WHAT TO DO:
Copy out the part that opens with the line containing "Reviewing the photograph" and closes with the end of the rows, switching "camera" to "viewer" and changing nothing else.

DATA FOR THIS EXERCISE:
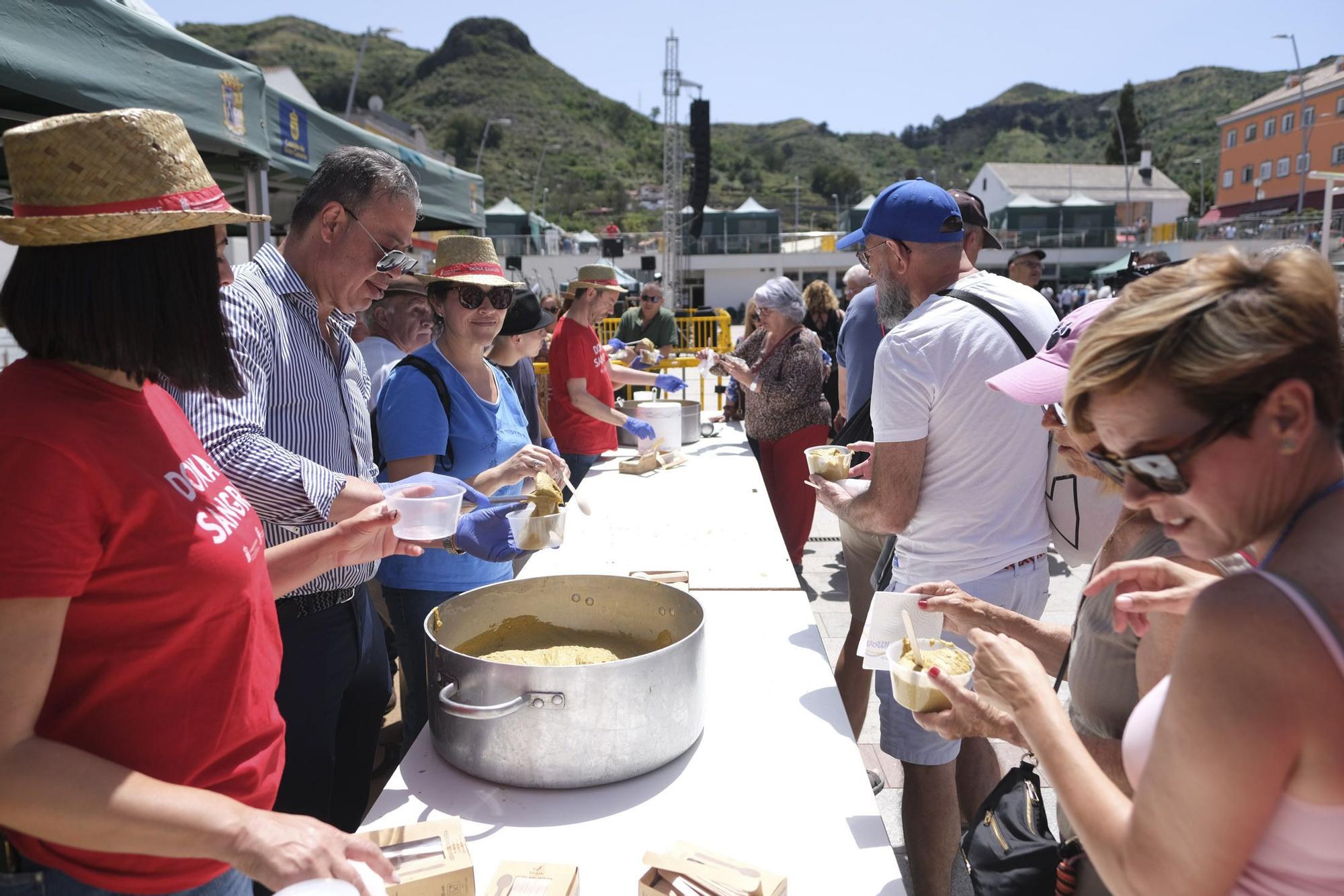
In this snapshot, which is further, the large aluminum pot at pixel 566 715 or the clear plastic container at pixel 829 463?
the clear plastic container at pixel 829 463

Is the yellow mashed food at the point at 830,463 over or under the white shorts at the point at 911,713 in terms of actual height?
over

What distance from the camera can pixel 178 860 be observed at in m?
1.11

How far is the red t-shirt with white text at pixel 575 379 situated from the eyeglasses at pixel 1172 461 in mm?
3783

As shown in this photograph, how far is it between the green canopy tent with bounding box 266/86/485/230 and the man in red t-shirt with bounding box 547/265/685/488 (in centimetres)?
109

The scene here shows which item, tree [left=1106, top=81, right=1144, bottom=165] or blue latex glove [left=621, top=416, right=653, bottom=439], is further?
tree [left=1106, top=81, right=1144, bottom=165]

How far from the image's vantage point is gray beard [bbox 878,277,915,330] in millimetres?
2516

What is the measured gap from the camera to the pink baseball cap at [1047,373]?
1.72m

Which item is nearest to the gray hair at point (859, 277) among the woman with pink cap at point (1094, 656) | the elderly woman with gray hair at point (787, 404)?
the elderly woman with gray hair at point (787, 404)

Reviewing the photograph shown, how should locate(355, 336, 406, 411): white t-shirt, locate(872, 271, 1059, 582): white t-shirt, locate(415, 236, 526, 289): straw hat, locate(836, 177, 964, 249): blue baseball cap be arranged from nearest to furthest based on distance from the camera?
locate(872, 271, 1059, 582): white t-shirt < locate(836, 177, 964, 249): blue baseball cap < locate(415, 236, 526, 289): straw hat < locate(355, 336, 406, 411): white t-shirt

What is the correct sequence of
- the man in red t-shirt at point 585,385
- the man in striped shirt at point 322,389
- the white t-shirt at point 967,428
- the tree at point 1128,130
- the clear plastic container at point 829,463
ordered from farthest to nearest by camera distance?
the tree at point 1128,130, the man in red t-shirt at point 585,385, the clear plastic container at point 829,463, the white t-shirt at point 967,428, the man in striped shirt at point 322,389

ANSWER TO THE EXERCISE:
Reviewing the photograph shown, how should locate(355, 336, 406, 411): white t-shirt, locate(872, 271, 1059, 582): white t-shirt, locate(415, 236, 526, 289): straw hat, locate(836, 177, 964, 249): blue baseball cap be arranged from nearest to furthest based on distance from the viewer?
locate(872, 271, 1059, 582): white t-shirt < locate(836, 177, 964, 249): blue baseball cap < locate(415, 236, 526, 289): straw hat < locate(355, 336, 406, 411): white t-shirt

What is the correct sequence of
- the man in red t-shirt at point 585,385
- the man in striped shirt at point 322,389
- the white t-shirt at point 967,428
- the tree at point 1128,130
- the clear plastic container at point 829,463
ordered from farthest to nearest by viewer distance?
the tree at point 1128,130, the man in red t-shirt at point 585,385, the clear plastic container at point 829,463, the white t-shirt at point 967,428, the man in striped shirt at point 322,389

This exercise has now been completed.